PARALLÈLES HISTOIRE/ÉVÉNEMENT ET PHYSIQUE/OBJET

     Cette définition des temps de l’Histoire appelle plusieurs commentaires. Il s’agit ici de poser le problème et les éventuelles comparaisons entre les deux disciplines, chacune jaugée par rapport à son objet principal : l’objet physique en Physique, considéré hors de la question du processus éventuel de transformation, l’événement en Histoire, considéré dans le processus temporel historique. Certes, comparaison n’est pas raison. Il ne s’agit pas de résoudre l’un à l’autre, mais de poser et de critiquer d’éventuelles analogies entre les deux méthodes, avant de chercher à établir, ou non, des lois de correspondance entre les positionnements de l’esprit des deux disciplines.

     Primo, le passé et le futur en Histoire se comportent d’une manière analogique à la lumière en physique : le fait passé, indépendamment de la connaissance que peut en avoir – ou non – l’Historien, se comporte comme le tracé du rayon lumineux dans la physique classique. Par contre, le fait futur est indéterminé et probabiliste, comme le parcours du rayon lumineux en physique quantique. Le fait présent est à l’interface des deux dimensions, sans que l’on puisse dire s’il est déjà entièrement déterminé ou non. Le présent de l’Historien (celui de l’événement qu’il rapporte) se comporte comme l’expérience en physique quantique : une fois le fait réalisé (comme l’expérience une fois effective en Physique), le fait, anciennement probable, devient certain.

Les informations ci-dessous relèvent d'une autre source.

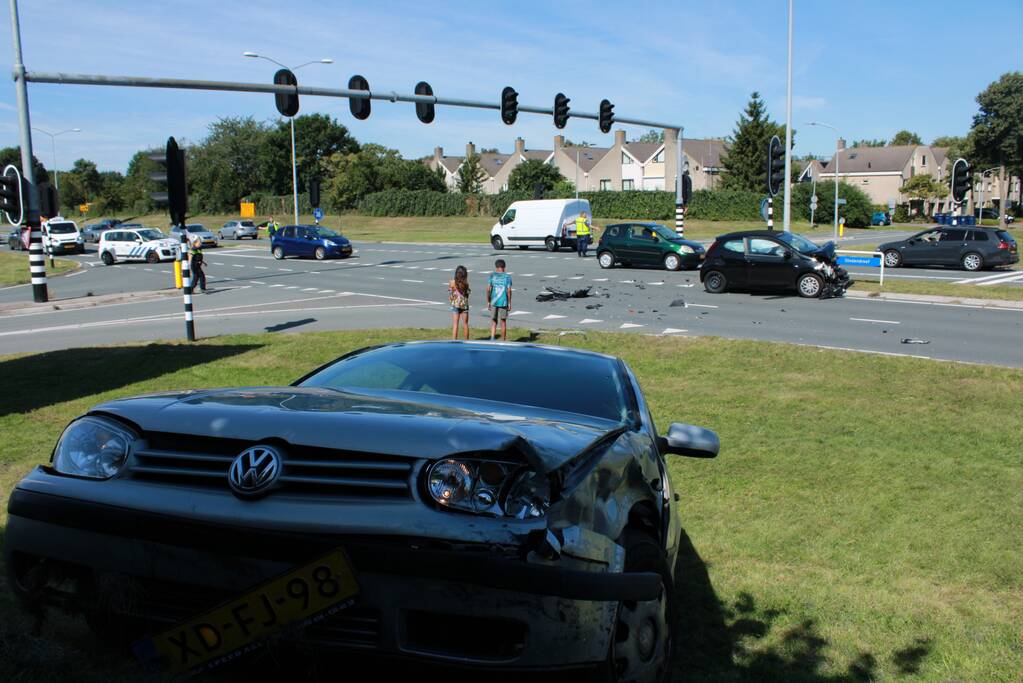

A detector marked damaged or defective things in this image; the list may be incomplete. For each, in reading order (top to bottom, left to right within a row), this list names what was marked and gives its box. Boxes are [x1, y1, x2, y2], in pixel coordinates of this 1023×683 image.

broken headlight [52, 413, 134, 478]
damaged black volkswagen golf [3, 339, 720, 678]
crashed car with crushed front [6, 339, 720, 678]
broken headlight [425, 458, 552, 517]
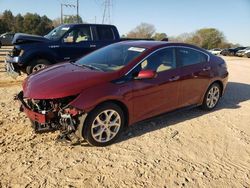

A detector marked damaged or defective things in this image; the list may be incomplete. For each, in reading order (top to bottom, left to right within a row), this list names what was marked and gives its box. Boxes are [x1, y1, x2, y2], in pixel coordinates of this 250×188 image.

crushed front end [16, 92, 86, 143]
crumpled hood [23, 62, 114, 99]
damaged red sedan [16, 41, 228, 146]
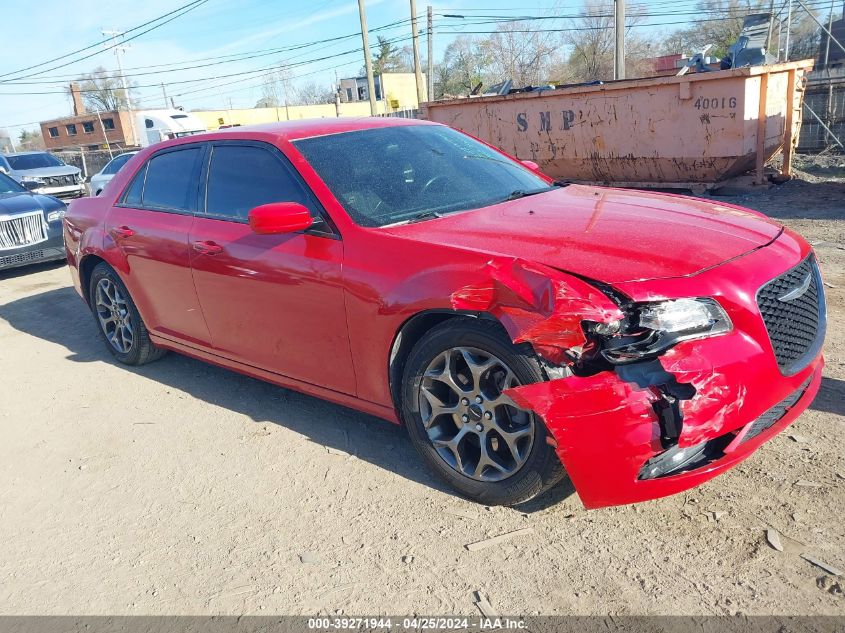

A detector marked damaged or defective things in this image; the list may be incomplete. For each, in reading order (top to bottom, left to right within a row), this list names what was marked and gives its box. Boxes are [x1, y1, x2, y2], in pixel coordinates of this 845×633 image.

rusty dumpster [426, 61, 816, 190]
front-end collision damage [452, 254, 820, 506]
broken headlight [592, 298, 728, 362]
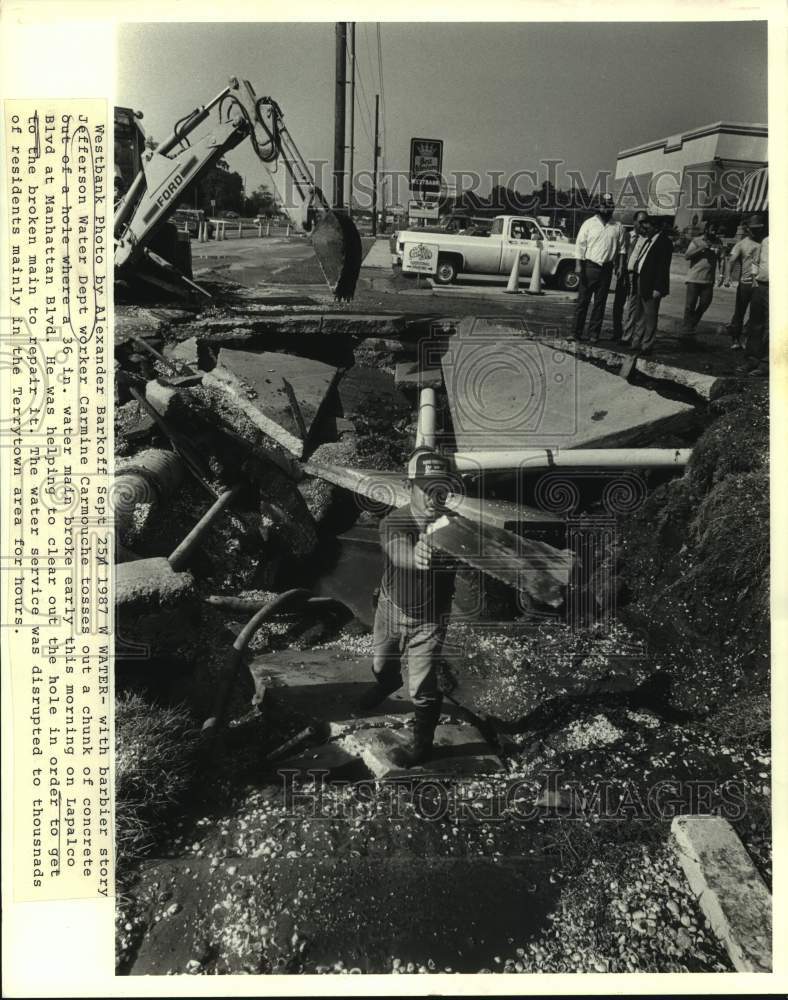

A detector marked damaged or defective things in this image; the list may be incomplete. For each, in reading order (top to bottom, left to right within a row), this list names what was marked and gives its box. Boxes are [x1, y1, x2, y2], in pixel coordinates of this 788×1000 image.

broken concrete slab [206, 350, 338, 458]
broken concrete slab [336, 364, 410, 418]
broken concrete slab [394, 360, 444, 390]
broken concrete slab [444, 324, 696, 450]
broken concrete slab [338, 728, 498, 780]
broken concrete slab [668, 816, 772, 972]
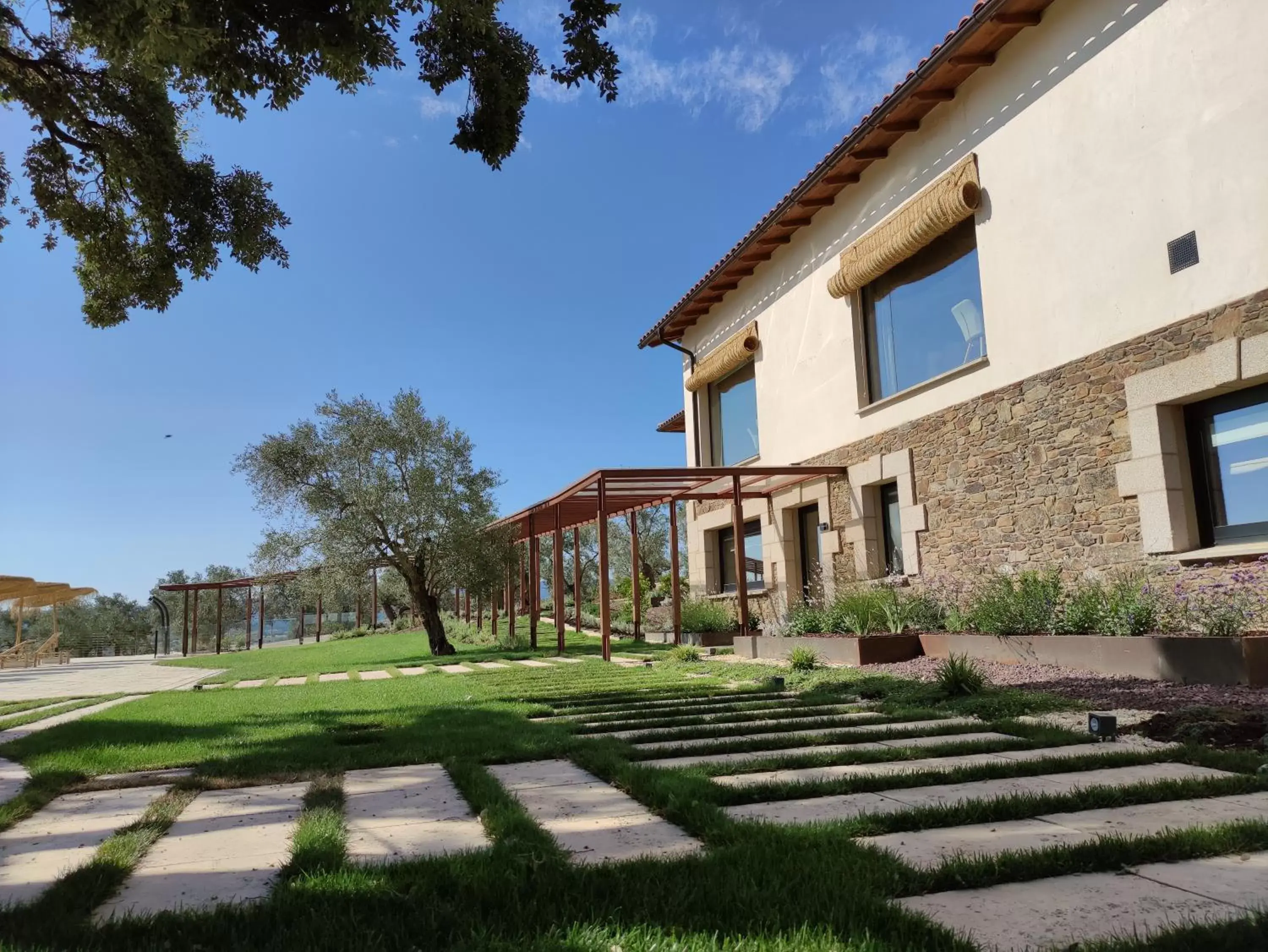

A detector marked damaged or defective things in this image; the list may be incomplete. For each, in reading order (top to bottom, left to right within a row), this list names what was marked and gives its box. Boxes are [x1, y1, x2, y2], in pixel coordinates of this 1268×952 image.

rusty steel pergola [154, 565, 385, 656]
rusty steel pergola [490, 467, 849, 663]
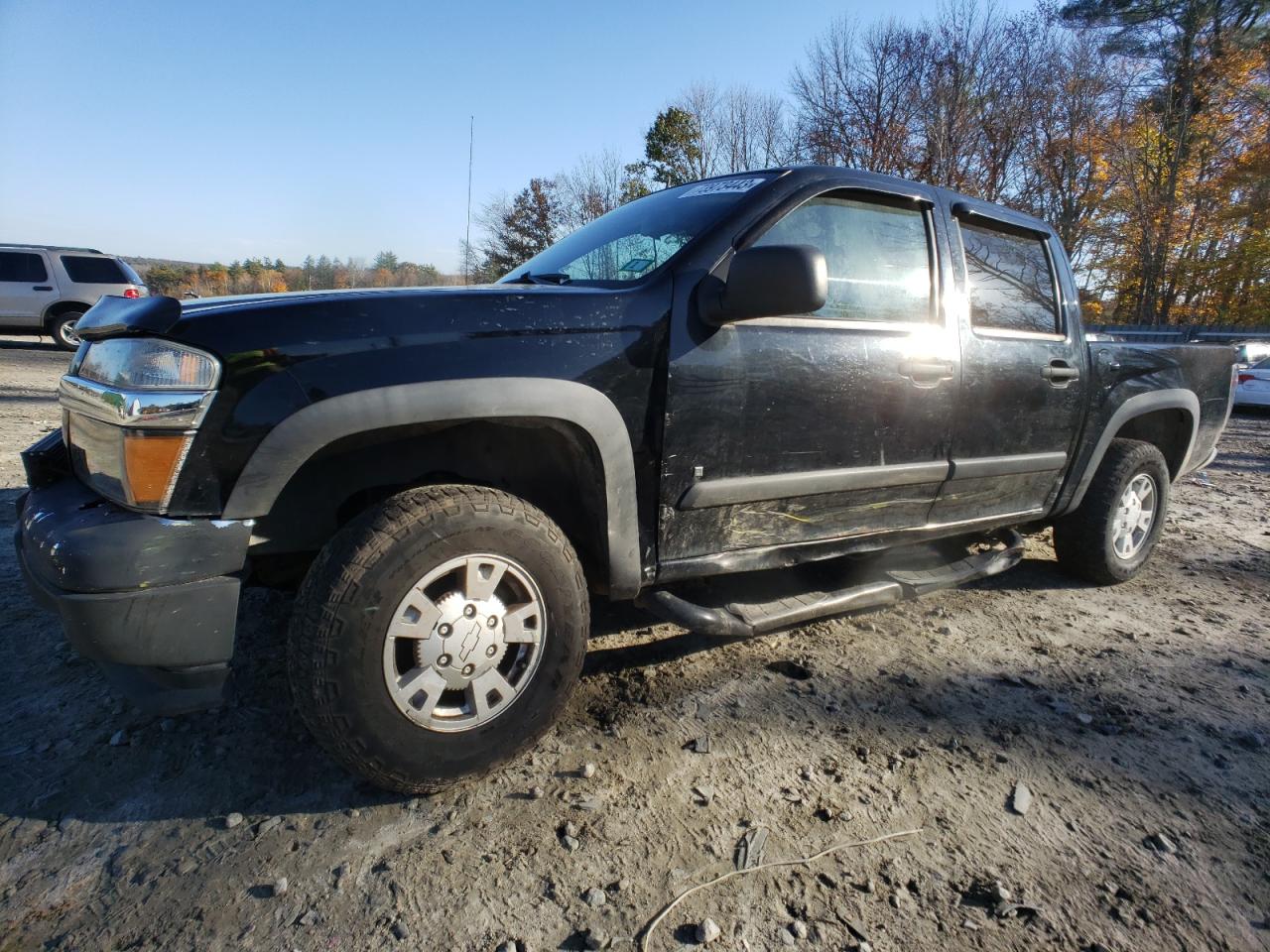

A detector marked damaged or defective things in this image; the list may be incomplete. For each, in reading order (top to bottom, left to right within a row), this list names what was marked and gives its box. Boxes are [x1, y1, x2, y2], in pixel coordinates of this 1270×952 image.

damaged front bumper [16, 436, 250, 710]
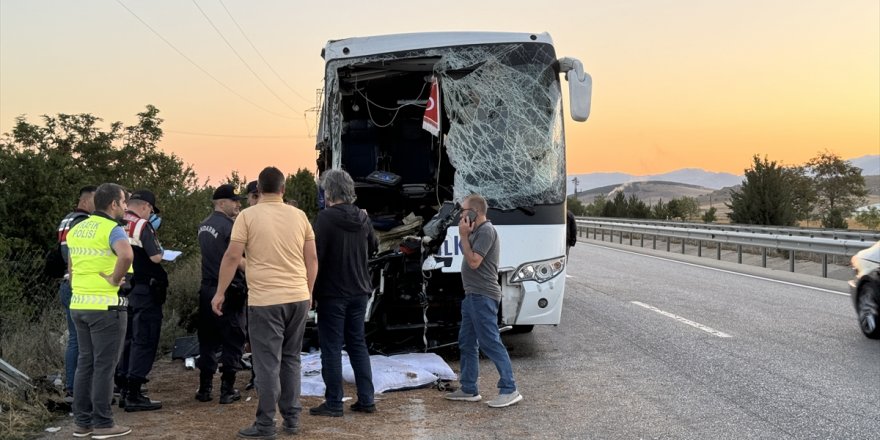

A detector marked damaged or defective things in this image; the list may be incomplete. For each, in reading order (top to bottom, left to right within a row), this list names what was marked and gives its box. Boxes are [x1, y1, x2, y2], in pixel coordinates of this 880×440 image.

shattered windshield [326, 42, 568, 210]
damaged bus front [316, 31, 592, 350]
broken headlight housing [508, 256, 564, 284]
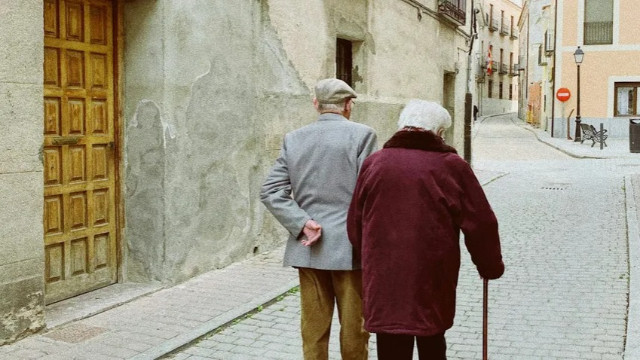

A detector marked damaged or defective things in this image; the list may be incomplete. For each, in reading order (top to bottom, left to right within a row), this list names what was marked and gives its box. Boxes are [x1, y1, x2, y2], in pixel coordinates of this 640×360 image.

cracked plaster wall [0, 0, 45, 344]
cracked plaster wall [121, 0, 470, 282]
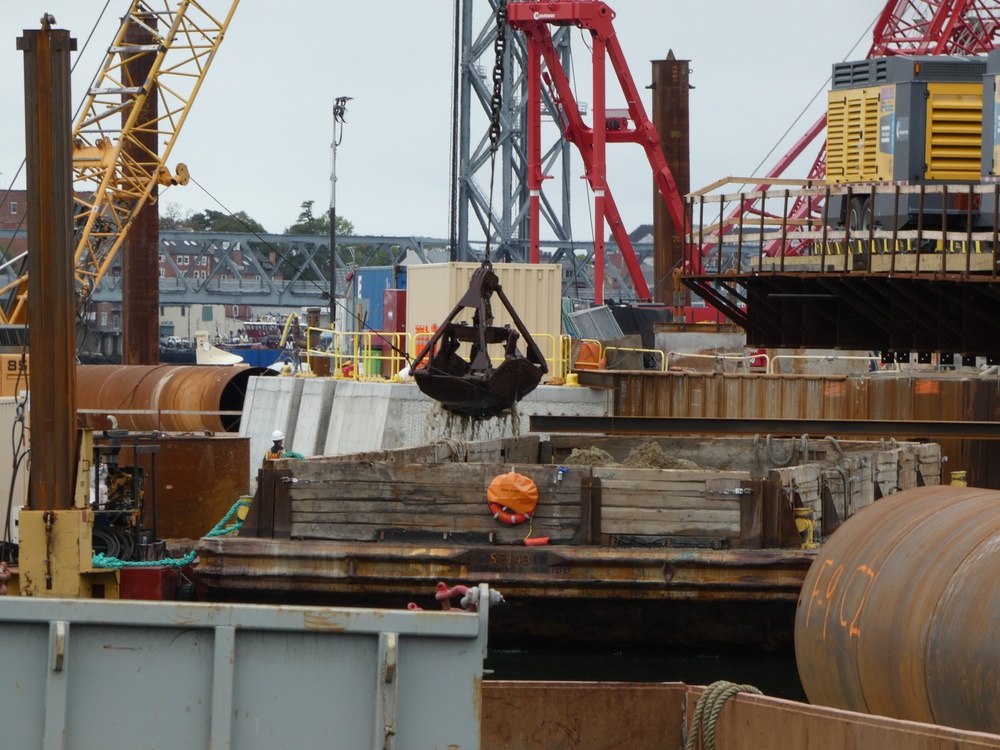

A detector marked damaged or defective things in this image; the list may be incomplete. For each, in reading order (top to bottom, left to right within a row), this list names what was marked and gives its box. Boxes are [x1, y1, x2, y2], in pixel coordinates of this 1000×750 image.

rusted steel column [17, 19, 77, 512]
rusted steel column [122, 11, 161, 364]
rust stains on metal [75, 366, 268, 434]
rusty pipe section [76, 366, 270, 434]
large rusty pipe [76, 366, 270, 434]
rusty clamshell bucket [412, 264, 548, 420]
rusted steel column [648, 50, 688, 306]
rusty barge hull [193, 434, 936, 652]
rust stains on metal [796, 484, 1000, 736]
large rusty pipe [796, 488, 1000, 736]
rusty pipe section [800, 484, 1000, 736]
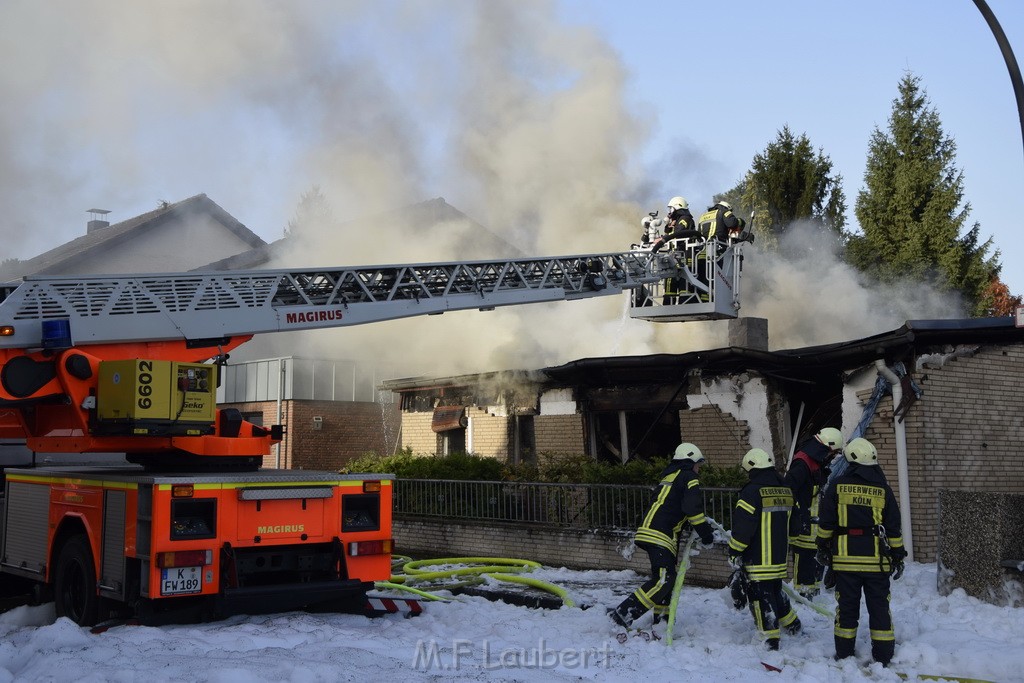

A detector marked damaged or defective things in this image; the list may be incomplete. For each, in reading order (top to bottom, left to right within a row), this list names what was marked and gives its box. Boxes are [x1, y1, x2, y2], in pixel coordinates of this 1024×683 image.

damaged building [385, 317, 1024, 569]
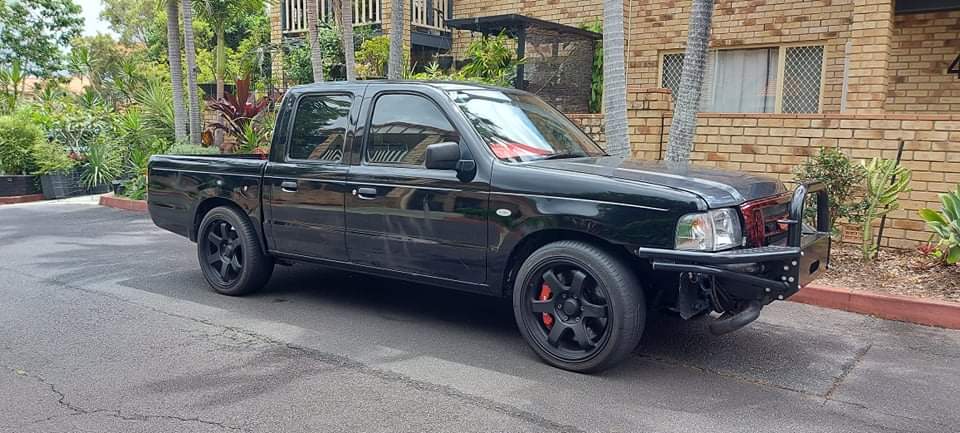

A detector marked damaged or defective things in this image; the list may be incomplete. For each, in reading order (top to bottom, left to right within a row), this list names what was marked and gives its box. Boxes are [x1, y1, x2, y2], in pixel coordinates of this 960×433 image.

crack in asphalt [2, 364, 242, 428]
crack in asphalt [1, 264, 584, 432]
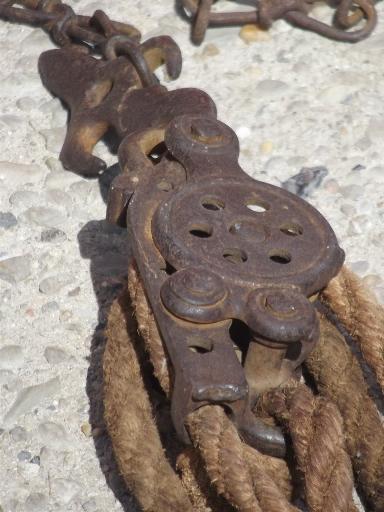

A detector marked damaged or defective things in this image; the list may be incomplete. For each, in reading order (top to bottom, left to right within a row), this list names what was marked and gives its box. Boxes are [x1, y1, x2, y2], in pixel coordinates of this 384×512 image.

     Deuzio, nul ne sait à ce jour si les options possibles d’un fait futur sont strictement parallèles, au sens euclidien (et donc aboutit à des évolutions nécessairement différentes), ou parallèles dans le sens de la géométrie de Lobatchevsky et Bolyai (par un point déterminé peuvent passer un nombre infini de parallèles) : quelques soient les faits passés, si un fait présent se produit différemment, il est possible qu’à un moment du futur, l’évolution des événements futurs puisse être la même…

     De plus, il importe de dissocier la réalité des faits passés et la connaissance ou l’interprétation qu’en fait l’Historien. Non seulement, l’Historien n’a pas accès direct à la réalité des faits qu’il rapporte et qu’il ne peut faire autrement qu’interpréter (à charge pour lui d’en élaborer une interprétation sérieuse), mais de plus, selon son « point de vue », les faits et évolutions qu’il décrit seront nécessairement différents : il s’agit d’une véritable Relativité de l’Histoire.

     Par exemple, les interprétations de l’Histoire du capitalisme des XIXe et XXe siècles ne seront pas comparables si l’Historien est un Libéral européen des années 1990 à 2000 et son contemporain communiste en Chine (du fait des spécificités de l’Histoire ancienne et moderne de la Chine, du fait du vécu de la colonisation et des guerres de l’Opium, du fait du cadre idéologique respectif à chacun etc.). La différence des deux interprétations ne se résout pas, peu s’en faut, à une simple question de neutralité politique du discours historique, illusoire, mais ne peut pas ne pas tenir compte de la sensibilité historienne de chacun des deux Historiens. Au delà des risques de manipulations idéologiques (possibles dans les deux cas), il est évident que la vision de l’Histoire de chacun des deux sera différente.

    Enfin, la distance du fait à sa connaissance, fût-elle la plus parfaite et la plus intime possible, introduit déjà une distorsion du réel dans tout récit historique, comme la distance entre l’objet réel et sa représentation géométrique ou physique.

Fait à Montauban, dimanche 25 septembre 2022,

Jacques René Faure

Fernand BRAUDEL La méditerranée et le monde méditerranéen à l’époque de Philippe II – Éditions Armand Colin 1949 et autres éditions, Préface.

Fernand BRAUDEL Grammaire des Civilisations Éditions Belin 1963 et autres éditions, chapitre 3 (Les civilisations sont des continuités).